I bought some nice frames.  They retailed at more than a hundred dollars, but insurance ate a chunk out of that.  I actually like my glasses now, and while I don’t probably look exactly cool in them, I think I look reasonably good.  So, small vengences: take that, awkward childhood!

I taught myself piano

January 18th, 2007
image

I spent most of my childhood creative time on music.  We moved my grandma’s old upright piano to our house around the time that we moved to Portland—I was about seven—and so not a day went by without at least one refrain of Chopsticks.  And Heart and Soul!  My older older sister would play the lower part, and I would play the upper part.  One day I stumbled unknowing into Baroque territory by playing an inversion of the normal melody.  My sister was impressed; I remember feeling pretty proud about that.

I started working more seriously at the piano over the next few years.  I never took lessons—my parents suggested it a couple times but didn’t push—and so it was very weird, sloppy, non-technical learning, but I improved steadily.  I have a very strong ear for music, it turns out.

Eventully, Chopsticks gave way to Fur Elise, and I was playing both hands of Heart and Soul—though with little precision, in either case.  I’d say “I refused to drill”, but there wasn’t even any compulsion to do so.  I simply did not do it.  There are times I regret that—twenty years later, I’m playing keyboard in a rock band and having a good time but feeling really limited in some of the more technical aspects.  I’m compensating for precision with scads and scads of enthusiasm, at this point.

I took school band grades 5 through 8; I had wanted to play the saxaphone, but our family owned a clarinet and so I played clarinet.  I never got that into it—I didn’t understand it at the time or have a way to express it, but I really get off on polyphony, on harmony and texture, and I couldn’t create that on a clarinet, one note at a time.  Being in band forced me to learn to read music a little, but my good ear was a crutch—I’d have read the music until I could play it by ear. 

By late in middle school, I had lost a lot of whatever enthusiasm I had for the band experience and started to experiment—I would, increasingly, ignore the music and play instead whichever part of the current piece I liked the sound of.  The sax part for these 12 bars, then over to the trombones, and then some trumpet, then back to a particularly interesting clarinet A part.  (I spent most of my time in B row because I wasn’t competitive enough to fight into A, and because my jackass band friends were in B section as well.)  No one ever complained—I got occasional impatient looks from the band instructor, but I’m not sure he knew how to complain about me playing someone else’s part in time and on key, when we had bigger problems.

It wasn’t until college that I took some theory classes and discovered that there was an elaborate established language for all the musical tools I’d built up in my head.  I remember in elementary school someone suggested that I play the Teenage Mutant Ninja Turtles theme on the piano, and I struggled to figure it out on the fly but couldn’t get it—now, with a much more developed sense of musical analysis, it’d probably be cake, but at the time I didn’t even know what it was that I didn’t know, just that it was hard to figure that TMNT theme out.

* [Data extract]
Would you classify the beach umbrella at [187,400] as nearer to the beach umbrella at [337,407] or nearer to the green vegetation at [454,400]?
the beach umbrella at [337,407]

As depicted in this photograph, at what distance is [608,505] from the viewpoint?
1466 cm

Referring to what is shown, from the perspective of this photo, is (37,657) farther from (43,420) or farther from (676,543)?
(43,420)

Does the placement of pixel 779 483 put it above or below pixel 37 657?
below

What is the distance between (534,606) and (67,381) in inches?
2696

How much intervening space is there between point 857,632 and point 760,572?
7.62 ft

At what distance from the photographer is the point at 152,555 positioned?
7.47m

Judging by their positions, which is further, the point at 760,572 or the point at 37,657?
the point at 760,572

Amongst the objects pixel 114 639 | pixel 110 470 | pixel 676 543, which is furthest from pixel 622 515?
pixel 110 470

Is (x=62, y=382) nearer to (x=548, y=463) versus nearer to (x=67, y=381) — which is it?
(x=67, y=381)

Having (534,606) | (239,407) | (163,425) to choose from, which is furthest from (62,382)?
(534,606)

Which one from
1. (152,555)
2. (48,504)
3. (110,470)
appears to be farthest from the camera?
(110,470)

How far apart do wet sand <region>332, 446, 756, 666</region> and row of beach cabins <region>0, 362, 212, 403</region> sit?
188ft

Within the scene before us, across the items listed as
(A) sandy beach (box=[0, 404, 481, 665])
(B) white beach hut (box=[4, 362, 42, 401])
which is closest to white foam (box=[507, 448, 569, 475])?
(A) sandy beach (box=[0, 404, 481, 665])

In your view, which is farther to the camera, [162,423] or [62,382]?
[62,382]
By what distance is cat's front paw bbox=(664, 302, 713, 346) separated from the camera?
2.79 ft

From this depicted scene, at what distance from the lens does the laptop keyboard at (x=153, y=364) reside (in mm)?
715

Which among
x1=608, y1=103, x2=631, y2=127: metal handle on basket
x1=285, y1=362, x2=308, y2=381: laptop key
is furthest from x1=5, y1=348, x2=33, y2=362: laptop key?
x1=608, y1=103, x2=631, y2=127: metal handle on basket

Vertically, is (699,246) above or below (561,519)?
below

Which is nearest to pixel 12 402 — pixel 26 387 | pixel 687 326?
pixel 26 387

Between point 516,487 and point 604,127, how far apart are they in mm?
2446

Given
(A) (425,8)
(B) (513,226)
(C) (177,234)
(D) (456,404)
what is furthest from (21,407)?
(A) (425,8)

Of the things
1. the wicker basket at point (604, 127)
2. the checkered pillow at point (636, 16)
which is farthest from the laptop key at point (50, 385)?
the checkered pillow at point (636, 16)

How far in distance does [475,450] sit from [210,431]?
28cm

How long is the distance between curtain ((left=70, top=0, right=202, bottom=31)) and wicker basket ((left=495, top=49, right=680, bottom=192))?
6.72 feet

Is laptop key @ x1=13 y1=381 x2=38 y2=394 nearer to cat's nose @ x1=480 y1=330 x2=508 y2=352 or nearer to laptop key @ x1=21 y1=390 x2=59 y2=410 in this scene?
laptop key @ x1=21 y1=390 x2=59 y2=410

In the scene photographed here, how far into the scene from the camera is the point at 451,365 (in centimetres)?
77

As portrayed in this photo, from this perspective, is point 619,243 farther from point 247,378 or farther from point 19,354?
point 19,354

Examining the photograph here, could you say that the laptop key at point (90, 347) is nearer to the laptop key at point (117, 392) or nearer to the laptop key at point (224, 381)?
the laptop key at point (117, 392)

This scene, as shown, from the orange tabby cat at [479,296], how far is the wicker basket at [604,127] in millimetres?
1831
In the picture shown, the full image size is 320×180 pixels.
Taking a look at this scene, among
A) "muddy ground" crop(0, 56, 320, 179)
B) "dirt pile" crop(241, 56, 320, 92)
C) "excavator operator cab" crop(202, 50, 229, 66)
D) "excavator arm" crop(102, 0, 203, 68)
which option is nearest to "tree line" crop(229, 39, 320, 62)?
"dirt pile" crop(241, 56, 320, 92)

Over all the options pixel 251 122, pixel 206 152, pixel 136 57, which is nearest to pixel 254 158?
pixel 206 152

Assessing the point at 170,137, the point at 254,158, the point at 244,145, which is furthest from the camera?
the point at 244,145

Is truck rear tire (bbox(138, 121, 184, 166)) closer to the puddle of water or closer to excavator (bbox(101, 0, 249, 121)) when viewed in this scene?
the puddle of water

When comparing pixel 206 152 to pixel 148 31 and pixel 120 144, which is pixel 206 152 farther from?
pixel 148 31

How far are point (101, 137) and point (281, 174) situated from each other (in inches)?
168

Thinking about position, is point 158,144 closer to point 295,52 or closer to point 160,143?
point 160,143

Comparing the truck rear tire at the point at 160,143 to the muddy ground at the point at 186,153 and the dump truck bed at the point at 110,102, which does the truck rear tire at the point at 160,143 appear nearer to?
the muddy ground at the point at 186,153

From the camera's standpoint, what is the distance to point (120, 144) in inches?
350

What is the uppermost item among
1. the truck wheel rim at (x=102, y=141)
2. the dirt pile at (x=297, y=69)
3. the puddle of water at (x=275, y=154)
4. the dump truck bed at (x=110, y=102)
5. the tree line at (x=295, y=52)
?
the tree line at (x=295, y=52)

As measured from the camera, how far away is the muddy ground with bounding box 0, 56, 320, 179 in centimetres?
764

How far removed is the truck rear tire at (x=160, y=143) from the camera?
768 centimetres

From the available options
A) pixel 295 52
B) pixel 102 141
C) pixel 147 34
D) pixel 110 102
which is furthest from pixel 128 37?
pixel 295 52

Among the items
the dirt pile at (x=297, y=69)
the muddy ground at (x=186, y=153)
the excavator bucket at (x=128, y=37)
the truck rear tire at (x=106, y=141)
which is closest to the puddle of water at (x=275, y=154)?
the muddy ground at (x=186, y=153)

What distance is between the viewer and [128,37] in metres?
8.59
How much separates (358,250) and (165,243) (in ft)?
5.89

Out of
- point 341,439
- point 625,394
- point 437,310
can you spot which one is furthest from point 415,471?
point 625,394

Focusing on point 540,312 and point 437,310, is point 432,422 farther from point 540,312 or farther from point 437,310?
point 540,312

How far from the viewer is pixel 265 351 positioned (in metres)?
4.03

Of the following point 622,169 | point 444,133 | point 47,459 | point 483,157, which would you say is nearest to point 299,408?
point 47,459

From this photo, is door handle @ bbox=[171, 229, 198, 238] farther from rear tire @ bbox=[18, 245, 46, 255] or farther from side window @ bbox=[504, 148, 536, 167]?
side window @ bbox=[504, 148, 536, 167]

* [Tasks to perform]
(a) In the piano post, which instrument did the writer play in school band in grades 5 through 8?
(b) Transcribe the stretch of the piano post from "By late in middle" through "had bigger problems.".

* [Answer list]
(a) The clarinet.

(b)
By late in middle school, I had lost a lot of whatever enthusiasm I had for the band experience and started to experiment—I would, increasingly, ignore the music and play instead whichever part of the current piece I liked the sound of.  The sax part for these 12 bars, then over to the trombones, and then some trumpet, then back to a particularly interesting clarinet A part.  (I spent most of my time in B row because I wasn’t competitive enough to fight into A, and because my jackass band friends were in B section as well.)  No one ever complained—I got occasional impatient looks from the band instructor, but I’m not sure he knew how to complain about me playing someone else’s part in time and on key, when we had bigger problems.